Datos tomados de Siematyck J. et al. Listing Occupational Carcinogens. Environmental Health Perspectives 2004; 112(15):1447-1459.

Última evidencia científica: El dióxido de titanio se considera susceptible de ser cancerígeno para la especie humana

Lo acaba de publicar la IARC (Agencia Internacional de Investigación sobre el Cáncer) en su última monografía: el dióxido de titanio se clasifica en el grupo 2B y, por tanto, se considera como un posible cancerígeno humano.
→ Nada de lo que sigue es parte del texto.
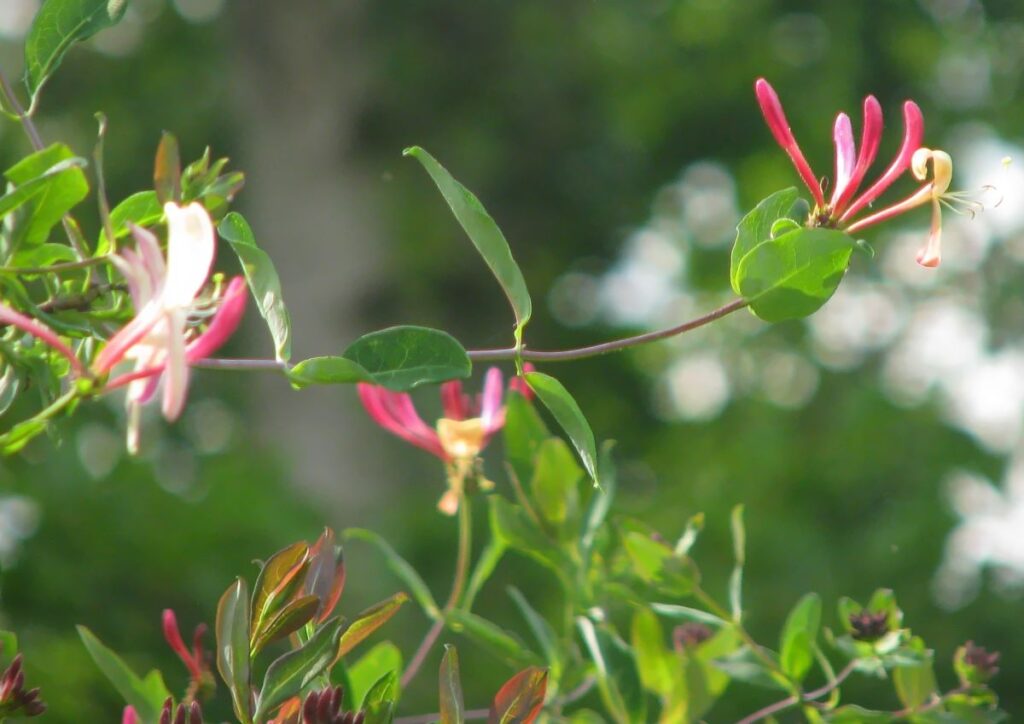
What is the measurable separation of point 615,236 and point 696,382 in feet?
5.25

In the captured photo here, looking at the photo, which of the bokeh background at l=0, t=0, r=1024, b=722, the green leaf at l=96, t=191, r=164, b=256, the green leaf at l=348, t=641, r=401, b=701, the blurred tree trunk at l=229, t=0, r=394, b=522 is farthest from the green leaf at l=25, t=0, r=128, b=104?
the blurred tree trunk at l=229, t=0, r=394, b=522

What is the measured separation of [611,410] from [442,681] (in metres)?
4.47

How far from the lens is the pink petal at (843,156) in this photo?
428 millimetres

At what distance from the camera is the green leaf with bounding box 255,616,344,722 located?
39 cm

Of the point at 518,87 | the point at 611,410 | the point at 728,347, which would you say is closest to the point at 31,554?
the point at 518,87

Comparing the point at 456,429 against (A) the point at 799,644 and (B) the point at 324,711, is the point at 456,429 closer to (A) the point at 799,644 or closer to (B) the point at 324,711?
(A) the point at 799,644

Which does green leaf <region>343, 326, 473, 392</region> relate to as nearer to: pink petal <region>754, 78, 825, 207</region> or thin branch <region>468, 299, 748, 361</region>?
thin branch <region>468, 299, 748, 361</region>

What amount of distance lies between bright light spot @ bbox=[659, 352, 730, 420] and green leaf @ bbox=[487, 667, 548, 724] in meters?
5.00

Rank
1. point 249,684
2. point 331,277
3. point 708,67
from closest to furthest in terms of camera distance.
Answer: point 249,684
point 331,277
point 708,67

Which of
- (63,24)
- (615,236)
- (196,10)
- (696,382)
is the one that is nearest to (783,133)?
(63,24)

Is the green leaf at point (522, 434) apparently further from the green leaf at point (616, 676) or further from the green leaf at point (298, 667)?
the green leaf at point (298, 667)

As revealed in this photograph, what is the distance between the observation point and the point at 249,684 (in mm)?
385

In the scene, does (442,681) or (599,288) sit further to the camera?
(599,288)

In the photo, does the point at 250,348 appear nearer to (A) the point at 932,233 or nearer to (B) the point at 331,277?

La producción mundial de dióxido de titanio fue en 2004 de 4,4 millones de toneladas. Por otra parte, el dióxido de titanio representa el 70% del volumen total de la producción mundial de pigmentos. Es ampliamente utilizado como agente blanqueador y opacificante en productos como pinturas, plásticos, papel, tintas, alimentos y dentífricos. También está presente en productos cosméticos y cremas cutáneas, incluidas las de protección solar.

El dióxido de titanio en polvo se ha demostrado capaz de provocar cáncer de las vías respiratorias en especies como las ratas. El IARC cree que, a pesar de no tener evidencias en seres humanos, la exposición laboral podría tener en los trabajadores las mismas consecuencias que la exposición animal. Por ejemplo, los trabajadores de producción de dióxido de titanio podrían estar expuestos a elevadas concentraciones de polvo en las tareas de embalado, molienda, limpieza y mantenimiento.

De momento, los fabricantes y suministradores deberían revisar y actualizar la información de seguridad que acompaña a este producto.